Questions about scene geometry

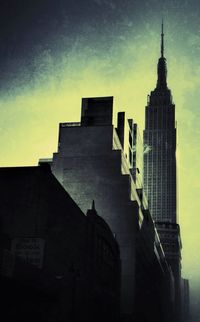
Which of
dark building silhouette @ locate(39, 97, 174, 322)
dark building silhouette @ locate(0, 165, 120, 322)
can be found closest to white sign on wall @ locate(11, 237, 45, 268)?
dark building silhouette @ locate(0, 165, 120, 322)

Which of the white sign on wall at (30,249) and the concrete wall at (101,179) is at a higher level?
the concrete wall at (101,179)

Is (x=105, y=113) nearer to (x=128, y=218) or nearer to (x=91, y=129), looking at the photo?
(x=91, y=129)

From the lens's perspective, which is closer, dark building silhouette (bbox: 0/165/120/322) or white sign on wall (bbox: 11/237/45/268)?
dark building silhouette (bbox: 0/165/120/322)

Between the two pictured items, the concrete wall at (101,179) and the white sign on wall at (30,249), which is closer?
the white sign on wall at (30,249)

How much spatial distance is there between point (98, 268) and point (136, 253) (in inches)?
569

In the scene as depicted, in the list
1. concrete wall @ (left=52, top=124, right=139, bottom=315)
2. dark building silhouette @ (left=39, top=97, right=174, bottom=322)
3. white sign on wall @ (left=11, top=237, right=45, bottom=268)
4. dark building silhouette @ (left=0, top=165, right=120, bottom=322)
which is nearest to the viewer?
dark building silhouette @ (left=0, top=165, right=120, bottom=322)

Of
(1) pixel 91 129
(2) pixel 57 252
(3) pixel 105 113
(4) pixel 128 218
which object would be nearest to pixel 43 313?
(2) pixel 57 252

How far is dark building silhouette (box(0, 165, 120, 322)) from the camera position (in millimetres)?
35438

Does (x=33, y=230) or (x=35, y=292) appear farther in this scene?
(x=33, y=230)

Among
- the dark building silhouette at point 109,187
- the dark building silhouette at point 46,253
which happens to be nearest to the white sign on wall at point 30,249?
the dark building silhouette at point 46,253

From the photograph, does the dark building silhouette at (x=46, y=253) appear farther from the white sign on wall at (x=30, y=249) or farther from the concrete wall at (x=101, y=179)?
the concrete wall at (x=101, y=179)

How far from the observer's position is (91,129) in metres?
75.7

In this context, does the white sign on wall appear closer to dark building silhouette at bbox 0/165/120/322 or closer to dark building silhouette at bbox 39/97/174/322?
dark building silhouette at bbox 0/165/120/322

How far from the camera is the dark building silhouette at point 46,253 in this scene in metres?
35.4
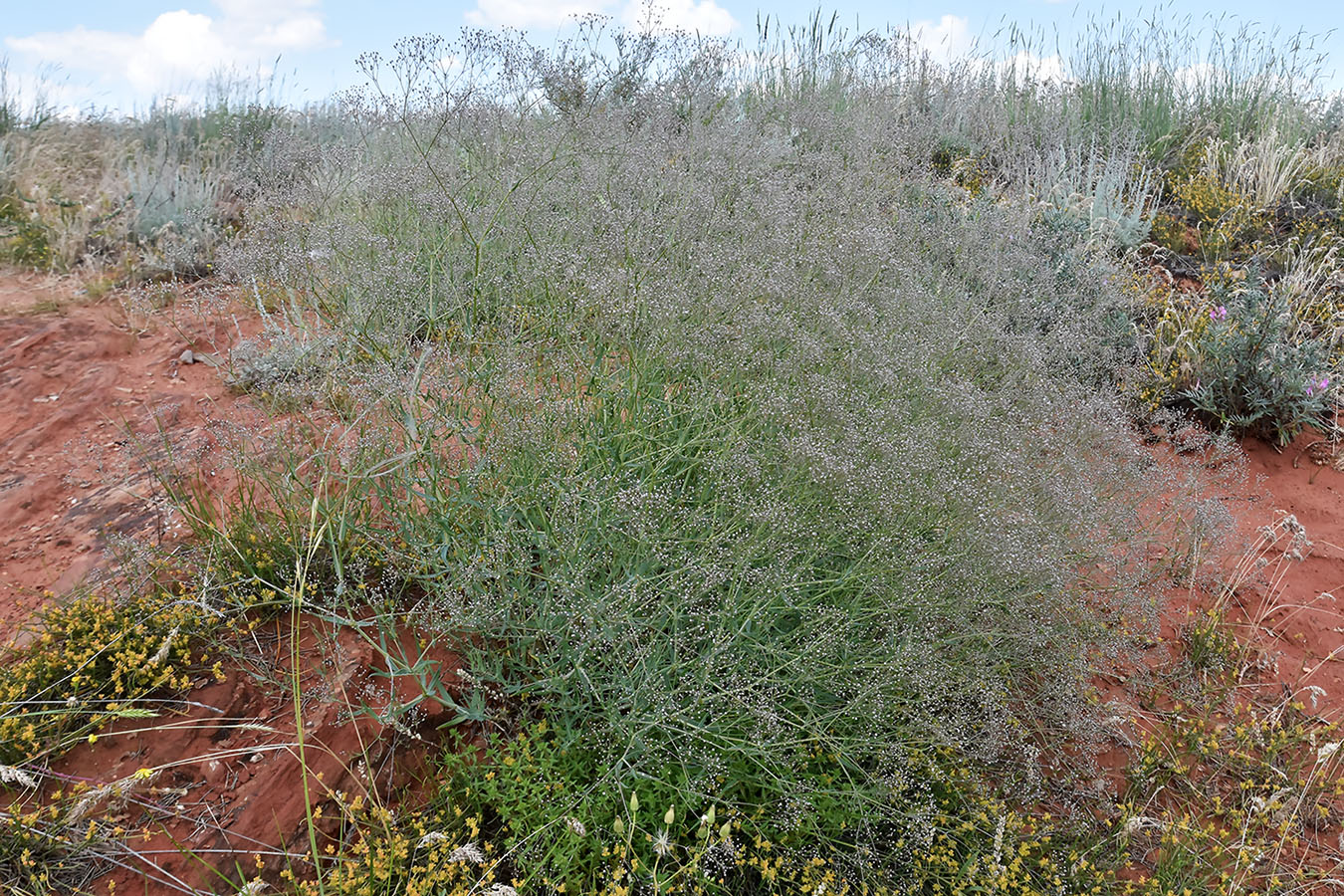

**Exercise instructions:** Can you turn the data from the line containing "How far from the camera" through the end of the data into a two-column CSV with the columns request and answer, one row per request, each field quoted and any line breaks replaced with spaces? Leave out the pictures.

**Result:**
request,answer
"How far from the camera is the dark building silhouette at point 46,253 in this scene in metres?","35.4"